When featuring lemon balm as a substitute for lemongrass, you should plan to use three of its leaves for every stalk of lemongrass you had planned to use. Ideally, you’ll want to use fresh leaves for your dishes. As a delicate herb, lemon balm doesn’t pack the same citrusy punch as some other lemongrass alternatives, but you can render its presence more powerful but chopping the leaves before adding them to your dishes. You will not need to remove the leaves or chopped leaves from your dish before serving it.

5. Kaffir Lime Leaves

A kaffir lime tree branch.

Also known as Thai limes, Kaffir lime leaves are also popularly used in Southeastern cuisines, especially in dishes from Thailand, Vietnam, and Cambodia. The leaves of the Kaffir lime tree are hourglass in shape and feature a gentle citrus flavor that will brighten teas, curries, and soups. Like lemongrass, Kaffir lime leaves may not be easy to find at your local supermarket, but you may be able to find dried or frozen leaves that make excellent lemongrass alternatives for your dishes.

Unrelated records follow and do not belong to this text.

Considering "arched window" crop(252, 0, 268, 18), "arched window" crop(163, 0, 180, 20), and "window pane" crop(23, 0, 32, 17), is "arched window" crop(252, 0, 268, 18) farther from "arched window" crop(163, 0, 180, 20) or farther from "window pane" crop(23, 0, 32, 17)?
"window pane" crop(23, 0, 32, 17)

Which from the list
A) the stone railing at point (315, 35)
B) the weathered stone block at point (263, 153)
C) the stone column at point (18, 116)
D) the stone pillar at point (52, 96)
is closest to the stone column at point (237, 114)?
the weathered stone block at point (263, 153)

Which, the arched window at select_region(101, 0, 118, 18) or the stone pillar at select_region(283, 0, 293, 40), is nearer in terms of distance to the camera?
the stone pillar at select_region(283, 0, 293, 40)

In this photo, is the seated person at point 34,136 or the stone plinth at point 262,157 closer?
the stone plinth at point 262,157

Kaffir lime leaves offer the same subtle flavor as lemongrass, so you can replicate the flavor by using one lime leaf for every single lemongrass stalk you had planned to use. Unfortunately, regular lime leaves do not produce the same flavor and, so, aren’t a viable lemongrass alternative. In this, it has to be Kaffir lime leaves. Once you’ve completed your cooking, you can remove the leaves before serving your meal. If you find that the flavor is too subtle, add some of the lime’s juice and zest to achieve the perfect flavor profile.

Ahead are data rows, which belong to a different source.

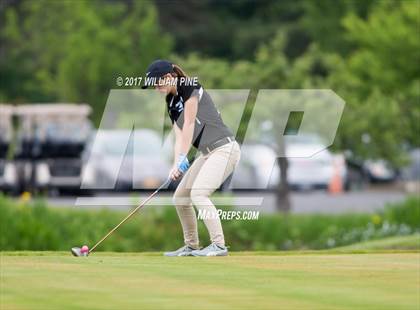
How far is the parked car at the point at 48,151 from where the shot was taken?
113 feet

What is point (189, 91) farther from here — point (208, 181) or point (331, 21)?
point (331, 21)

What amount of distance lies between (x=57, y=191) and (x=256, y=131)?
9.06 metres

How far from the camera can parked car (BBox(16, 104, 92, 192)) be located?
34469 mm

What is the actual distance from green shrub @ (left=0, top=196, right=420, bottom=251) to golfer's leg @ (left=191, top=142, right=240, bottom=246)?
9782 mm

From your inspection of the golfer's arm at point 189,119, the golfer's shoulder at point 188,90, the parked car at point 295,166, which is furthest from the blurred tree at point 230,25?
the golfer's arm at point 189,119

Each of these ingredients can make a mouthwatering alternative to lemongrass. In some dishes, they may even prove preferable. These lemongrass substitutes have unique properties of their own that will help you add distinctive flavor profiles to your dishes. With their lemony brightness, they promise to do the job of lemongrass while adding some unique characteristics all their own to your meals

6. Ginger

Fresh peeled ginger root on a cutting board.

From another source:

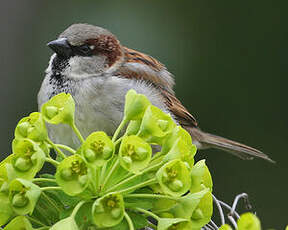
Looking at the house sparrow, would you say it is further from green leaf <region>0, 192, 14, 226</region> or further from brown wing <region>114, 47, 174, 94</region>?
green leaf <region>0, 192, 14, 226</region>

Many people feel that lemongrass has hints of ginger. Ginger is an intense, earthy, spicy flavor, and a little goes a long way. Like lemongrass, ginger works well in Asian dishes like stir-fries and curries. 

7. Herbs

Four clear glasses filled with cilantro, dill, and fresh mint on a wooden surface.

Cilantro (coriander), mint, and arugula are all good options to replace the herbal notes in lemongrass. 


While any of the above lemongrass substitutes will work well in a pinch, the best alternative comes from a combination of them. For an easy-to-find alternative, we recommend trying a combination of lemon zest, a little freshly grated ginger, and cilantro.